Good, boring cybersecurity

Ransomware has matured into a criminal industry with franchises, profit splits and negotiation playbooks. South Africa is not a bystander.

07 May 2026

In March 2026, a hacker group called XP95 posted on Telegram claiming it had taken 154GB of data from Statistics South Africa and wanted $100 000 to keep it quiet. Stats SA confirmed the breach, said it would not pay, and reported it to the Information Regulator. This was the third South African government entity hit that month. The Gauteng provincial government had already lost 3.8TB of data, which was then listed for sale on a dark web marketplace for over R400 000. The Gauteng City Region Academy had 147GB of data taken, with XP95 demanding the same $100 000 ransom. XP95 is a new hacker group that operates with an interface designed to mimic Windows 95 and Windows XP. By the standards of the ransomware world, it is relatively small. Stats SA, which produces the local data on which government and business rely, was not taken down by a sophisticated, state-sponsored actor running a years-long operation, but by a group that had barely announced itself.

According to the ‘Interpol Africa Cyberthreat Assessment Report 2025’, South Africa recorded the highest number of ransomware detections in Africa.
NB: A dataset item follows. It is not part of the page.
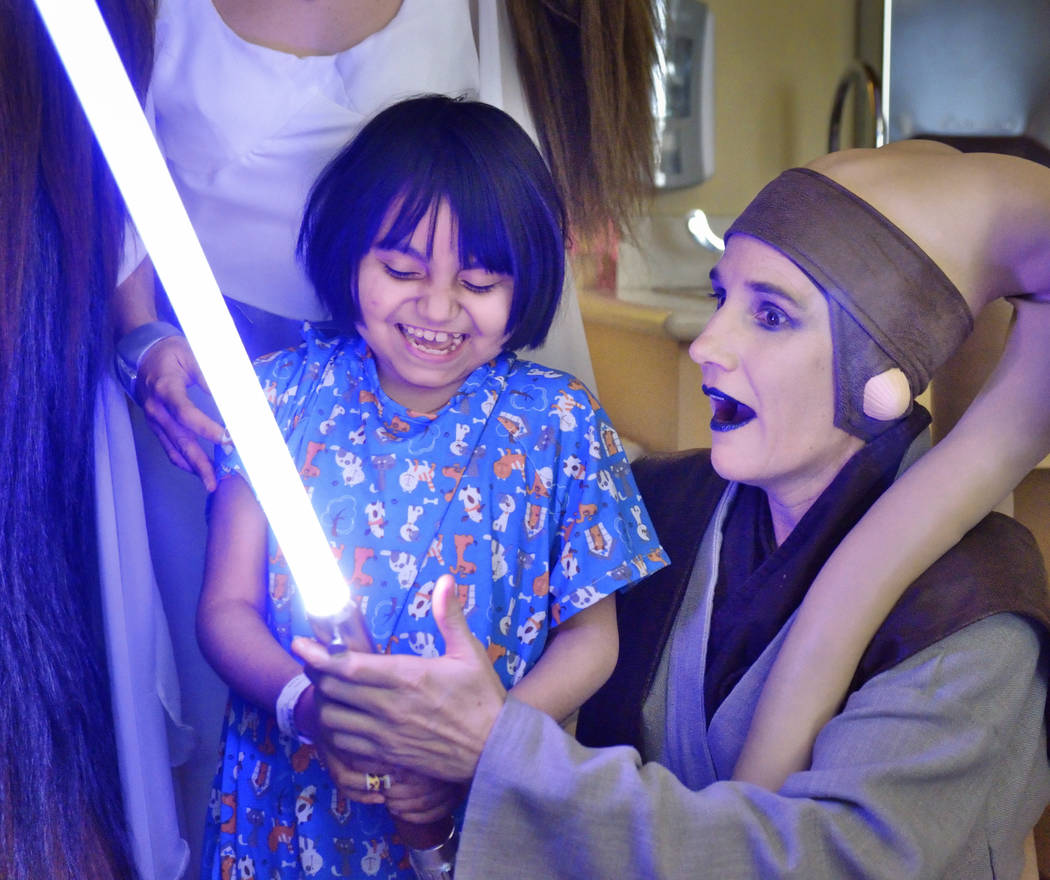 Abbie Jai Estrada, 10, gets a lesson on how to use a light saber from Mary Ann Nocie of the Rebel Legion Coruscant Base, a local chapter of an international Star Wars costuming organization, at Su ...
Sophos’ ‘State of Ransomware 2025’ report found that the median ransom demand in South Africa was at R17mn last year, with recovery costs averaging R24mn. “There’s been a false sense of security based on the fact that we’re far away from Europe or the US,” says Allan Juma, cybersecurity specialist at ESET Southern Africa. “But global ransomware actors are already here, in South Africa, Uganda, Kenya, and they’re expanding their operations.”